When you are trying to communicate clearly and get a message across it is important to consider how you appear to that person. The person with alcohol related brain injury needs to feel comfortable with you and feel that you understand his/her needs and frustrations. You should aim to be non-threatening and non-judgmental.

Things to remember

  • Keep conversations focused and on track.
  • Give prompts or cues to trigger memory.

Check understanding of information by asking the person to repeat what you said in his/her own words. Be non-threatening and non-judgmental.

People affected by a severe stroke

8 Difficulty in communicating does not mean the person has impaired intellect.
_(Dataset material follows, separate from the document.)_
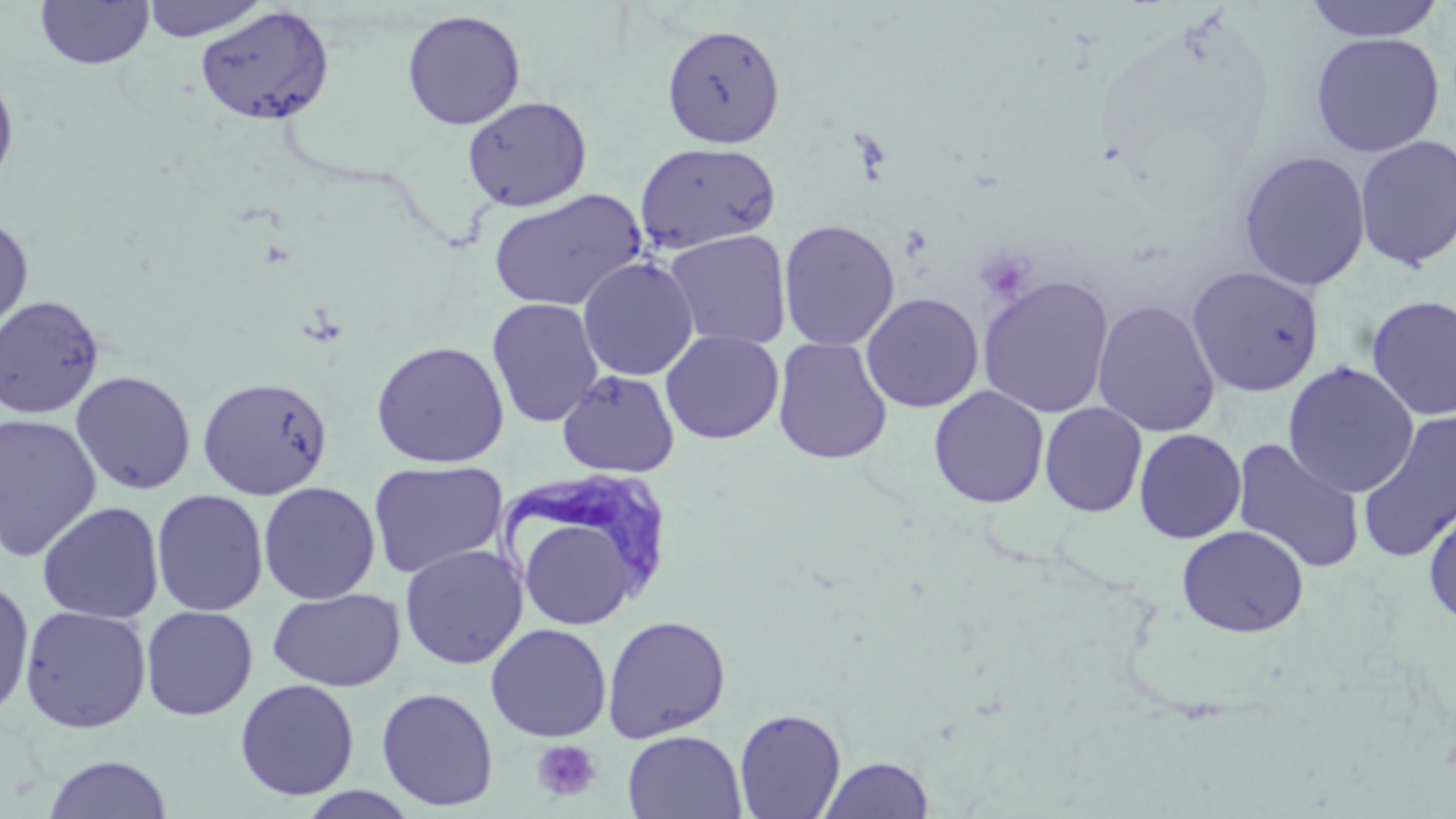
Approximate bounding boxes as (x1, y1, x2, y2) in pixels.
Trypanosoma brucei: (489, 476, 669, 586).

Uninfected red blood cell locations: (35, 0, 154, 69), (141, 0, 269, 42), (1303, 1, 1446, 42), (195, 5, 335, 126), (401, 9, 526, 131), (662, 24, 786, 148), (1310, 32, 1445, 158), (0, 66, 19, 200), (462, 96, 593, 212), (1354, 135, 1456, 271), (635, 141, 781, 254), (1237, 150, 1371, 291), (488, 188, 646, 313), (0, 216, 34, 338), (778, 219, 900, 351), (663, 229, 792, 350), (577, 256, 699, 381), (1185, 265, 1325, 397), (977, 275, 1114, 419), (860, 292, 984, 413), (0, 295, 105, 420), (1366, 295, 1456, 421), (486, 298, 604, 428), (1092, 300, 1220, 438), (660, 330, 784, 445), (772, 337, 893, 465), (370, 340, 509, 468), (1282, 361, 1419, 499), (557, 369, 680, 478), (70, 370, 197, 495), (196, 376, 333, 500), (928, 385, 1049, 508), (1039, 402, 1148, 517), (1357, 411, 1456, 563), (0, 413, 103, 561), (1133, 428, 1247, 544), (1231, 438, 1366, 574), (367, 460, 507, 578), (258, 481, 381, 604), (151, 489, 269, 616), (1422, 498, 1456, 629), (36, 501, 165, 623), (525, 524, 631, 624), (1177, 525, 1309, 637), (399, 544, 527, 669), (0, 578, 35, 721), (267, 588, 406, 692), (19, 605, 152, 733), (140, 605, 258, 721), (601, 614, 731, 743), (485, 623, 611, 743), (234, 678, 360, 801), (376, 687, 498, 811), (733, 707, 846, 819), (623, 730, 747, 818), (42, 754, 173, 818), (819, 755, 934, 818). Platelet locations: (532, 739, 601, 802). Slide-level diagnosis: Trypanosoma brucei. 1000x magnification. Image is 1456×819 pixels. Thin blood smear. Light microscopy. May-Grünwald-Giemsa stain. One field of a larger specimen.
  • Remember the person may have more difficulty on some days than others, particularly if they are tired, upset or under pressure.
  • Remember that communication is more than just words - watch and listen to how something is being communicated.
  • Try to establish a reliable 'yes' and 'no' between you. Remember gesture may be more reliable than speech.
  • Speak slowly and clearly at normal volume.
  • Use short sentences keeping language simple and offering choices when asking questions.
  • Encourage the use of simple gestures, thumbs up or down, pointing, miming. Be prepared to support your own speech with simple gestures too.
  • Keep pen and paper handy for you and the other person to use.
  • Writing and drawing might be helpful - write down important words to help focus the conversation.
  • Write down choices to help the person pick the right words.
  • Encourage the person to try to write - even a couple of letters may help find the word he/she is searching for.
  • Ask for repetition especially if someone's speech is slurred or indistinct.
  • Clearly indicate when you have understood - use facial expressions and intonation to support your speech when conveying meaning, understanding and encouragement.